El pelapatatas se ha doblado, ahora yace enterrado en el cajón como remedo de lo que fue en su día. A Pili, al final, le hemos abierto el botellín con un cuchillo.

domingo, 2 de noviembre de 2008

Pili prepara la comida

... Y Pili, después de conseguir cerrar el frigorífico, inicia su batalla para paliar el hambre.

Pili se lleva mal con las vitrocerámicas, éstas tienen varias teclas y la temperatura puede subirse o bajarse, pero para Pili la vitro es como un horno de leña. Enciende la vitro al máximo, nunca baja la temperatura, vacia una botella de aceite en la sartén y comienza a preparar uno de sus suculentos y dietéticos platos: croquetas congeladas, calamares, patatas, etc..

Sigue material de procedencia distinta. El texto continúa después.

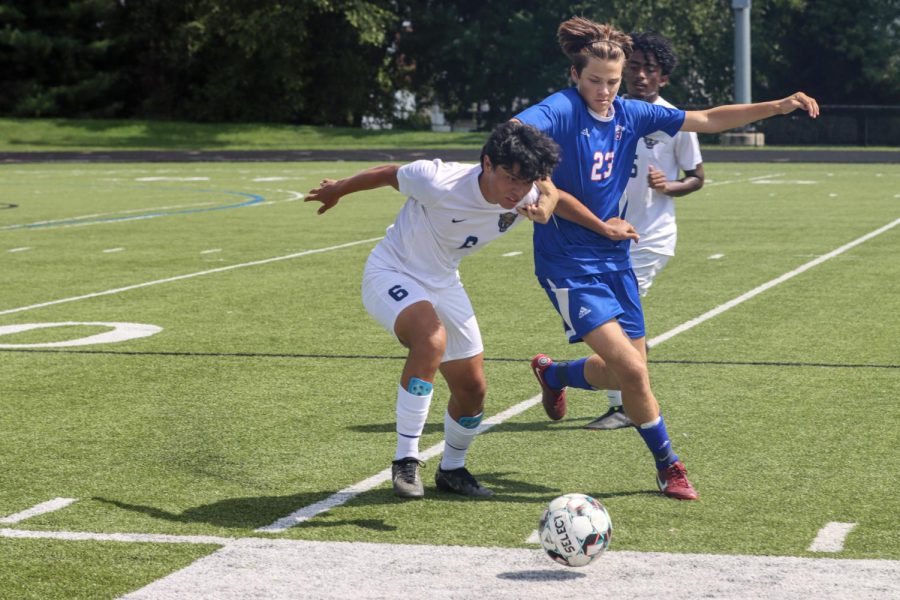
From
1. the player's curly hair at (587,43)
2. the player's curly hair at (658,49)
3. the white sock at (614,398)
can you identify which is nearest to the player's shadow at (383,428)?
the white sock at (614,398)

La vitro al máximo provoca lo que era de esperar, sobretodo cuando lanzas una croqueta congelada y con hielo. La humareda llena la cocina, el sonido se asemeja al de los frenos de un camión, y el olor es el de Lauticia del pueblo. Cierra la puerte, mientras grita: "Joo, ¿por qué?" Y enj poco más de cuatro minutos tiene acabada la comida, y le ha dado tiempo a echarse un vaso de Coca-Cola.

La puerta de la cocina se abre, como la puerte de lluvia de estrellas, y mientras el humo intenta hacerse un hueco en el pasillo, la estrella sale al escenario. Con su plato. Con su sonrisa.

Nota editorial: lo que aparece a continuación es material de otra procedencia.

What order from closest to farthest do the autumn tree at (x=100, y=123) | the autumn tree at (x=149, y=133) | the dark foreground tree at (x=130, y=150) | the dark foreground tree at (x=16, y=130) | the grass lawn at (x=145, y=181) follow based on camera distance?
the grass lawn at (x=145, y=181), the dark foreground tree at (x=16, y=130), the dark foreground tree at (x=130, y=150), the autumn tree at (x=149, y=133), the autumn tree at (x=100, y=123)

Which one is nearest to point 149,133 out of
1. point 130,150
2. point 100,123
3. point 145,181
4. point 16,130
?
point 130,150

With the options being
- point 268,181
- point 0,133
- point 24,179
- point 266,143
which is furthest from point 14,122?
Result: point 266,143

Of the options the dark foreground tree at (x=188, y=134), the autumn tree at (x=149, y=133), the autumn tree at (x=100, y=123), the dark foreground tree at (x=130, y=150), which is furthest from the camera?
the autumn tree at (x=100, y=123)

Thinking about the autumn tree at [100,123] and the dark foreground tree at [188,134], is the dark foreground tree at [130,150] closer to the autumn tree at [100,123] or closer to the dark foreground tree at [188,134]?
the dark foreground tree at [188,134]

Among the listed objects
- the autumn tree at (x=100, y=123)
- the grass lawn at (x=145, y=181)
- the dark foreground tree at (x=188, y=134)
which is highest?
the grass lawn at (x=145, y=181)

Ahora come, todo está churrascado, pero dice que le gusta así. Al fin y al cabo, si acabas algo mal hecho, puedes conformarte con decir que es lo que buscabas desde el principio.

sábado, 25 de octubre de 2008

Pili en la cocina

Lo que relatamos a continuación es un día cualquiera con Pili, pero queremos que lo vivas cómo si estuvieras aquí, por eso te lo describimos momento a momento:

Pili llega al piso con dos bolsas de Mercadona en cada mano. las bosas están hinchadas, hinchadísimas, vamos que el plástico no da para más. Su cara está descompuesta, resopla, parece que vaya a cagarse de un momento a otro. Pero cagarse de verdad, no cagarse de mentira; cagarse como cuando caga uno. Y mientras nos mira, nos dice: "Jo, si lo sé os llamo para que os hubierais venio', eh, ¡cómo vengo!

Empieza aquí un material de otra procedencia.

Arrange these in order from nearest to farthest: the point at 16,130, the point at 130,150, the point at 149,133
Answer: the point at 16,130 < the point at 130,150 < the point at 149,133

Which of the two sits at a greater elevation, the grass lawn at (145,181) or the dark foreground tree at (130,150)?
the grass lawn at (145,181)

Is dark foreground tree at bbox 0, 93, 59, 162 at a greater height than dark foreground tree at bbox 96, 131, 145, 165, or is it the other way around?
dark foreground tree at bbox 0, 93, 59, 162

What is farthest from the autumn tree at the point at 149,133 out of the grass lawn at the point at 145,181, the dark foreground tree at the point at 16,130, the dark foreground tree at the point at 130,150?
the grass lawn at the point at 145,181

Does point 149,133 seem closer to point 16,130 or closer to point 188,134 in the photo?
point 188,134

Y nosotros nos reímos porque la voz y el tono de Pili al hablar son una especie de música medio desafinada, medio afinada, medio viviendo en el país de las maravillas, medio pidiendo comida a la puerta de un supermercao, medio canción de Sabina borracho, medio himno esperanzado de los Nikis, ya fuera de moda. Pero así es Pili, y nosotros nos reímos.

Pili entra en la cocina, tiene que colocar las bolsas que trae. Las deja dónde puede y abre el frigorífico. Se queda mirándolo, nosotros no sabemos qué piensa en estos momentos. Quizá esté esperando que alguien de dentro del frigorífico le hable y le diga: ¡A mí, a mí, yo el siguiente! El caso es que al final empieza a colocar las cosas en la nevera, lo hace cómo Dios le dio a enteder. El frigorífico está tanto tiempo abierto que la temperatura sube, empieza a sonar la alarma y se escucha: ¡Joo, si yo no he hecho na'!

En la próxima entrada del blog te contaremos cómo Pili prepara la comida.